»»

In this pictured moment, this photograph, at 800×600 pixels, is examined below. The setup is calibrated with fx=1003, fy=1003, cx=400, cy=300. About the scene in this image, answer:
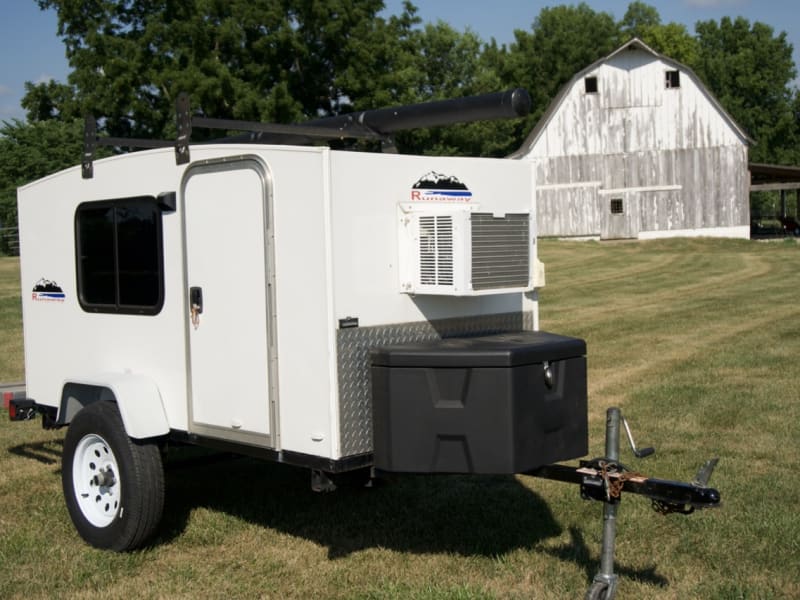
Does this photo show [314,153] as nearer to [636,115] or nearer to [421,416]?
[421,416]

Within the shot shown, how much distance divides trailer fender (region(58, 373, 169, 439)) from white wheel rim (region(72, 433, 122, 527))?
29 cm

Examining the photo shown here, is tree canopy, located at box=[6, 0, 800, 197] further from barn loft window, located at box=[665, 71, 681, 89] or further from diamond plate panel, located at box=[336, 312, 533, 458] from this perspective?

««

◆ **INSTRUCTIONS TO FOLLOW**: Without including any pictures, print each record exactly.

◆ **RESULT OF THIS EXERCISE**:
In this pictured moment, this photograph, at 800×600 pixels, is examined below. The setup is calibrated with fx=1003, fy=1003, cx=400, cy=300. About the scene in this image, answer:
Does this photo show [314,153] as nearer to [636,115] or nearer to [421,416]?
[421,416]

Within the shot shown, how much distance divides trailer fender (region(58, 373, 169, 439)) from white wheel rim (region(72, 433, 122, 527))?
29 cm

Examining the photo shown here, is tree canopy, located at box=[6, 0, 800, 197] further from barn loft window, located at box=[665, 71, 681, 89] or further from diamond plate panel, located at box=[336, 312, 533, 458] from this perspective?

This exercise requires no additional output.